§ **Dataset excerpt**

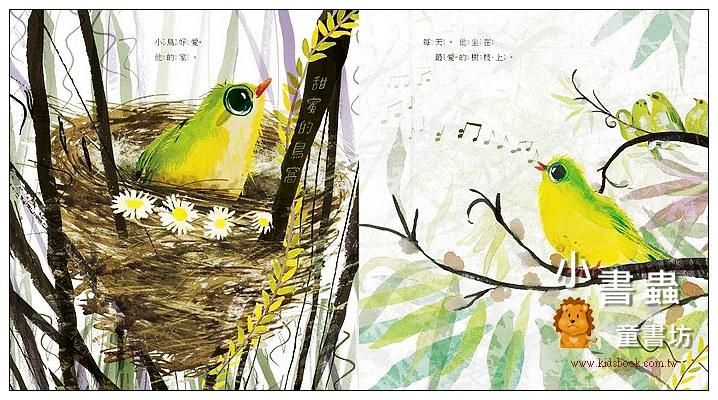 內頁放大:愛家的小鳥 (79折)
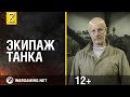 Эволюция танков с Дмитрием Пучковым Экипаж
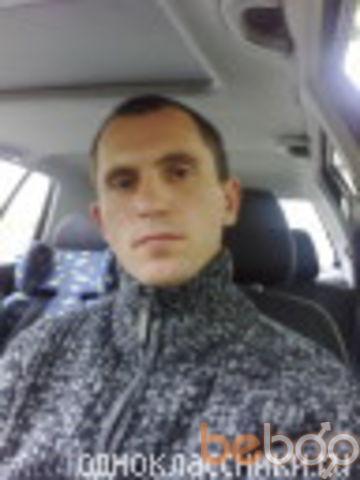 ���� ������� prinzes07, Osnabruck, ��������, 38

§ **Assignment**
Copy the data above word for word. Pictures stay out.

§ **Answer below**
 內頁放大:愛家的小鳥 (79折)
 Эволюция танков с Дмитрием Пучковым Экипаж
 ���� ������� prinzes07, Osnabruck, ��������, 38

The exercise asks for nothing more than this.